万ちゃんのバリアフリーよもやま話 ・・・もしもトイレが消えたなら、公共トイレが消えたなら

 私はバリアフリートイレの適正利用をお願いしていることもあり、公衆トイレや公共トイレに関する記述を中心に、トイレという文字を見つけると、一通り目を通しているのですが、そんな中で、海外の、特にパリの公共トイレの事情を改めて知り、そういえばそうだったなと思い出していました。こんな私ですが、健常な頃、2度ほどパリを訪れたことがあるのですが、確かにそうだったと思い出したのです。と同時に、日本がパリのようなトイレ事情になったらどうなるだろうと思ったのです。

 パリの事情ですが、基本的に公共トイレが少ないのです。一度目の訪問の時は、添乗員さんがいたのですが、ずっと、「ホテルを出るときとトイレを見つけた時には、迷わずトイレに行ってください」と言っていました。訪問先の美術館や飲食店でも必ずトイレに寄って後にするようにしてくださいと最重要事項のようにおっしゃっていました。その時は観光バスによる団体行動だったので、駅のトイレとか、街中の公衆トイレや有料トイレとかは利用する機会はなかったのですが、確かに、パリのトイレ事情は、日本と比べると非常によろしくないという感じでした。自分たちでも不便なはずなのに、私が利用したレストランのトイレは階段を降りた地下の奥まった所にあったのを覚えています。その時に聞いた話ですが、男性の中には道端の物陰で用を足してしまう方もいるとのことでした。もちろん法令違反ではあるそうですが。

 私たちは日頃、訪日客が驚くほどの安心安全快適な公共トイレ環境で暮らしていますよね。一日のかなりの時間を過ごす学校や勤め先ばかりでなく、商業施設や駅、さらには公園等行く先々には整ったトイレが用意されています。ではありますが、ある日突然、突然でなく予告があったとしても、普段利用しているトイレがなくなったとしたら、どうですか?いくつかあるうちの一か所が、故障とかであれば、他のトイレが空くのを待つということができますよね。もしくは他のフロアのトイレを探したりといろいろと対応できます。パリのようにそもそも少ないとかそこ一か所しかないとなった場合は皆さん本当に困りますよね。まともな社会生活が成り立たないことになってしまいますよね。故障など場合は管理者に即時の修理を求めるでしょうし、少ない場合は、増設の陳情などの行動に出るのではないでしょうか。

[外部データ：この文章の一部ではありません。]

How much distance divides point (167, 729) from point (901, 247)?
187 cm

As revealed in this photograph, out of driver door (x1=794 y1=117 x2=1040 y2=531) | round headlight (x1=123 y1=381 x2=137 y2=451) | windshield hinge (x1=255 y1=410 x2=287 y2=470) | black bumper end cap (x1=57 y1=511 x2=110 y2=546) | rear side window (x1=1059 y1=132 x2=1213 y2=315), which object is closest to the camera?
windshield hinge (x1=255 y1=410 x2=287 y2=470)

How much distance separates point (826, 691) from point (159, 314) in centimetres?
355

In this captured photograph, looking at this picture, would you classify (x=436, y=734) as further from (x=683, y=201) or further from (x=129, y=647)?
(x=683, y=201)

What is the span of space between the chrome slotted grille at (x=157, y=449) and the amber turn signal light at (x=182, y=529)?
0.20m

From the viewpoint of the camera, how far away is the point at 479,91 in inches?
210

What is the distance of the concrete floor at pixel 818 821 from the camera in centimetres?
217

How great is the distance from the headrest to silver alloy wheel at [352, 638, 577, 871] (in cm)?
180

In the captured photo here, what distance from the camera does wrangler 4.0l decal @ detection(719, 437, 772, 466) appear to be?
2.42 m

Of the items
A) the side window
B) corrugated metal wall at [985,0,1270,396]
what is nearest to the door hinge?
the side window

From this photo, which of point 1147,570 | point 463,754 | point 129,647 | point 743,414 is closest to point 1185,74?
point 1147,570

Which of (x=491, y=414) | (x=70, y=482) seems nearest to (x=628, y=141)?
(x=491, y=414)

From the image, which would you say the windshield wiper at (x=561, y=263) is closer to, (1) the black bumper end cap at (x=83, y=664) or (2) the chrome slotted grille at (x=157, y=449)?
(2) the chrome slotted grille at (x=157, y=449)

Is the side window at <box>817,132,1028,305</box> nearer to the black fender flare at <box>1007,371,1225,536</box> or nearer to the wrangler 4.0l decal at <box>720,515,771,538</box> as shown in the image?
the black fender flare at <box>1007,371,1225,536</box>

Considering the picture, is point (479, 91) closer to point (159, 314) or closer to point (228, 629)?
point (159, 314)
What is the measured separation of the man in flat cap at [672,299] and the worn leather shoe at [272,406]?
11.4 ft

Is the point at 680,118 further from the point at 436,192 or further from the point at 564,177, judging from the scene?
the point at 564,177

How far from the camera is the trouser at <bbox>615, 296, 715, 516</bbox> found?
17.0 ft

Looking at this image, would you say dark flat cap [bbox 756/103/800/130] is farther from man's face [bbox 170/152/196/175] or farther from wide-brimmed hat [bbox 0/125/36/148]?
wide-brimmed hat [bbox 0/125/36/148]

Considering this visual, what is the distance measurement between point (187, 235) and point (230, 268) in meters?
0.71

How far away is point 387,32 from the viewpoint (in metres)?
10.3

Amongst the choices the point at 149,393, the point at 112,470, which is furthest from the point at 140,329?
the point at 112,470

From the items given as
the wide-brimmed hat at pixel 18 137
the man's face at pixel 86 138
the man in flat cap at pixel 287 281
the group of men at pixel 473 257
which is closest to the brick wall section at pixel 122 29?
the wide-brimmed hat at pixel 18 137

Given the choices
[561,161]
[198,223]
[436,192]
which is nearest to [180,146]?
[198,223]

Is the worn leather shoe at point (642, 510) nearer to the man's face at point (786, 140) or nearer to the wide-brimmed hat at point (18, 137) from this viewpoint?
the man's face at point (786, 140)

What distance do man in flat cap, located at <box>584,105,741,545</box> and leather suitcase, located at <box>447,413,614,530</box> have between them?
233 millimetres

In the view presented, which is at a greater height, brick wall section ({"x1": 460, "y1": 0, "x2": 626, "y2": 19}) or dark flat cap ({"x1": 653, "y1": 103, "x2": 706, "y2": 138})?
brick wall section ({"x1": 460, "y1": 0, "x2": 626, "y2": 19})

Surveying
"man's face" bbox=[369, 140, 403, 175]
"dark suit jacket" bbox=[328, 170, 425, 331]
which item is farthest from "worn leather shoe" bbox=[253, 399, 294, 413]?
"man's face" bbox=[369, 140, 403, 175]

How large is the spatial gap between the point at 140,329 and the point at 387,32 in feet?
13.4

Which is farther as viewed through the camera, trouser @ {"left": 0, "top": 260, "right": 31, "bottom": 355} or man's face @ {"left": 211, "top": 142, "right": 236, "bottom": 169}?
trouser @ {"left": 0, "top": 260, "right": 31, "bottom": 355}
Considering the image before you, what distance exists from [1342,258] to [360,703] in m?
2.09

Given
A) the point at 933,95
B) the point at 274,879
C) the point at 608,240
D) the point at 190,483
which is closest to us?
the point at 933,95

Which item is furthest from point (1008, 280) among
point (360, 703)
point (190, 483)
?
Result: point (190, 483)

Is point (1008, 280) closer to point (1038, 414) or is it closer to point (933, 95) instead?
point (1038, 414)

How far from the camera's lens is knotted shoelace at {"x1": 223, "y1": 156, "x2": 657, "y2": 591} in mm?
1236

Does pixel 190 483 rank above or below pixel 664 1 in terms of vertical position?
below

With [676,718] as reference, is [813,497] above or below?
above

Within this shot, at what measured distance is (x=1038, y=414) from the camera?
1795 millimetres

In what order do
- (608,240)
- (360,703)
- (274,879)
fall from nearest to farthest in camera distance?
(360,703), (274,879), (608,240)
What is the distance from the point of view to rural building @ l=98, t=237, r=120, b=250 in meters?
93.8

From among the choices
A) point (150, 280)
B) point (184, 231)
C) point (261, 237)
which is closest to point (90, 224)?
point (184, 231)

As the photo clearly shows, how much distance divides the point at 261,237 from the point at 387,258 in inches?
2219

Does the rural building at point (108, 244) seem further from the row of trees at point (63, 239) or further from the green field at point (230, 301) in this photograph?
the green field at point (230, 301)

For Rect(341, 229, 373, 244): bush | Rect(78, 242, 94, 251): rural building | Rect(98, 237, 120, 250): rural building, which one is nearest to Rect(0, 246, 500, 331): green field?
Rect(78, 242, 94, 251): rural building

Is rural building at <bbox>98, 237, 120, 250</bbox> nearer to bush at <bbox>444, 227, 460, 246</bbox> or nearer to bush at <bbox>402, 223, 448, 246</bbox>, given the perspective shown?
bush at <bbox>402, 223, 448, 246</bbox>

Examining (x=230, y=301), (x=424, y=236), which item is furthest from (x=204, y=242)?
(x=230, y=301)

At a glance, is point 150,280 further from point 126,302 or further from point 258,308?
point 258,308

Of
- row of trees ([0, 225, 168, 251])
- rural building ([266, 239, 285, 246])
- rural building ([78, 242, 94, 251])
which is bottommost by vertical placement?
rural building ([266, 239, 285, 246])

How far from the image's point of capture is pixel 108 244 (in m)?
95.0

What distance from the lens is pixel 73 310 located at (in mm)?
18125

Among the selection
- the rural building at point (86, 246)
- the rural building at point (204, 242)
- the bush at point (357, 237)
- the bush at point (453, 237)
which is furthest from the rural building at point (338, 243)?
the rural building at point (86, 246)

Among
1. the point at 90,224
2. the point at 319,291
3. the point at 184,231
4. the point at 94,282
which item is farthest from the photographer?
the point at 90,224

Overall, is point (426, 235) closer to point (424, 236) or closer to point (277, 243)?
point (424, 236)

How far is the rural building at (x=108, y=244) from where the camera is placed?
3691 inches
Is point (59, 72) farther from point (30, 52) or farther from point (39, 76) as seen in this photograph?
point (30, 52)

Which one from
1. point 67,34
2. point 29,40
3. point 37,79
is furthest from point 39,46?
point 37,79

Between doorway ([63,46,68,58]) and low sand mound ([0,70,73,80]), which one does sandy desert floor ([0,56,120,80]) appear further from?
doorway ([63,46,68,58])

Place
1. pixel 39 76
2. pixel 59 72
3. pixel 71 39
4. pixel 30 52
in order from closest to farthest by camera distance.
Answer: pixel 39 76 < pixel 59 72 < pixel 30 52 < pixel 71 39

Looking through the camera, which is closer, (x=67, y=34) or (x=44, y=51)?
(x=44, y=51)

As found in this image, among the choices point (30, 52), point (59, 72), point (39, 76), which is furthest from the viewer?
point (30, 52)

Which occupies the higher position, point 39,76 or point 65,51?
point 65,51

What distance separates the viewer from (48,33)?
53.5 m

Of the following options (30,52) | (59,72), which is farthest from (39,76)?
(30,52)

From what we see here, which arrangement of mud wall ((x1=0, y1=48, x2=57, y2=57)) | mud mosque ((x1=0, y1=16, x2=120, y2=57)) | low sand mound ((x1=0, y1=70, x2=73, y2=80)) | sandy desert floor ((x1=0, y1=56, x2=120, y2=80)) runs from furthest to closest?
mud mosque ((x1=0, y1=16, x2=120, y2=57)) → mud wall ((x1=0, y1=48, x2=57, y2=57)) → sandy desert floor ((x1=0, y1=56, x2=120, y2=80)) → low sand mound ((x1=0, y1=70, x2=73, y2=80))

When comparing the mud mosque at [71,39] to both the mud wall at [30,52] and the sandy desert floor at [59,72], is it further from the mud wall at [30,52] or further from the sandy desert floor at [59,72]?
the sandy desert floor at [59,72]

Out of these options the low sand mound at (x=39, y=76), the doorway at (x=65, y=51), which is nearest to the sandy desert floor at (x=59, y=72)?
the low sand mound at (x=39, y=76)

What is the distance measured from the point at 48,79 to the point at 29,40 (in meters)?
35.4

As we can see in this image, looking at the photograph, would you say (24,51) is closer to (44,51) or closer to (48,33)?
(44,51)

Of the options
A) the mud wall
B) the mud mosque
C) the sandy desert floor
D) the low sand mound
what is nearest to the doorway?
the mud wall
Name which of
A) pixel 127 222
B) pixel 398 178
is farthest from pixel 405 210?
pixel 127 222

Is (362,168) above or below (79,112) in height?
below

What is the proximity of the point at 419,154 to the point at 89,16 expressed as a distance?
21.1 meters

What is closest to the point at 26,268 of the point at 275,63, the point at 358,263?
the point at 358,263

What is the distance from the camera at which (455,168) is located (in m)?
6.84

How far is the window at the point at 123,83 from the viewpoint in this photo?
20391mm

 私が、以前よりお願いしておりますバリアフリートイレの適正利用ですが、適正利用をお願いしているということは、不適正な利用をしている方がいらっしゃるということです。前述のトイレがなくなったというのと同様です。ユニバーサルデザインの思想で、すべてのトイレが設備的にバリアフリーに整えていただけているのであれば、ハンデを持つ人もその人の持っている可能な限りの努力を振り絞ってトイレを利用しますが、1か所しかないということであれば、トイレが消えたというのと同様なのです。ですので皆さん、トイレのドアの周りに車いすや高齢者、オストメイトなどのピクトグラムが表示してあるトイレは、普通のトイレが利用できない人専用のトイレとご理解くださいますようお願いします。